Rev Timoteo Pacitti
Passionist Priest

Alfonso Pacitti

12 Aug, 2013 10:52 am

First American Immigrant - Rev Timoteo Pacitti (b1839)

Timoteo Pacitti is recorded as one of the earliest US Pacitti immigrants. The 1870 Federal Census from the State of Maryland was enumerated on 5th August 1870. Timoteo Pacitti (aged 31, name given as Timothy) was recorded as a Catholic clergyman living within the newly formed St Joseph’s Monastery on Catherine Street, Irvington, Baltimore County, Maryland.

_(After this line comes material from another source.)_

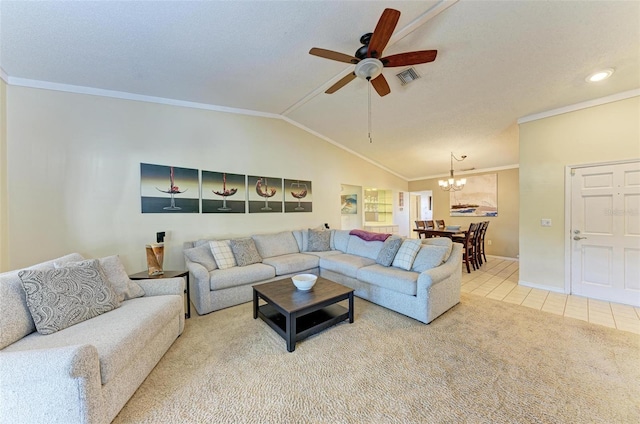 living room featuring ceiling fan with notable chandelier, carpet floors, ornamental molding, and vaulted ceiling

Archbishop Martin J. Spalding of Baltimore invited the Passionists to the Archdiocese in 1865, thereby establishing the fourth foundation of the Passionist Order in the United States. The Passionists were initially given charge of St. Agnes Parish in Catonsville. The grounds were not large enough for a monastery however, and shortly after their arrival, the Passionists relocated to a tract of land opposite Loudon Park in the Irvington area of Baltimore.

Realising the neighborhood was in need of a worship space, the Passionists built a small wooden church in the grove on the property. The "Church of the Passion", as it was called, faithfully served the community for years, and marked the beginning of what would eventually become St. Joseph's Monastery Parish.

Timothy was one of first ten priests from the US, Italy, Ireland and Bavaria living in the monastery. By the time of the next census in 1880, the Reverend Timothy had moved to West Bohoken, Hudson New Jersey where he was the abbot and leader of the monastery community of St Michael's (comprising 19 priests, 2 students and 12 other workers).

His emergency passport application of 1893 provides some fascinating information about the Reverend Timothy. He was born 8th August 1839 at Atina, Italy and first arrived in the US on 10th December 1860 aboard the SS Fulton sailing from Le Havre. He was also naturalised as an American citizen in 1878. The passport application of 1893 was made in Mexico for the purpose of travelling to Spain and South America. He was described as 5ft 7in tall, high forehead, brown eyes, grecian nose, black hair, round face and beardless.

I have not been able to find any record of the Reverend Timoteo after 1893 so it is not known where and when he passed away.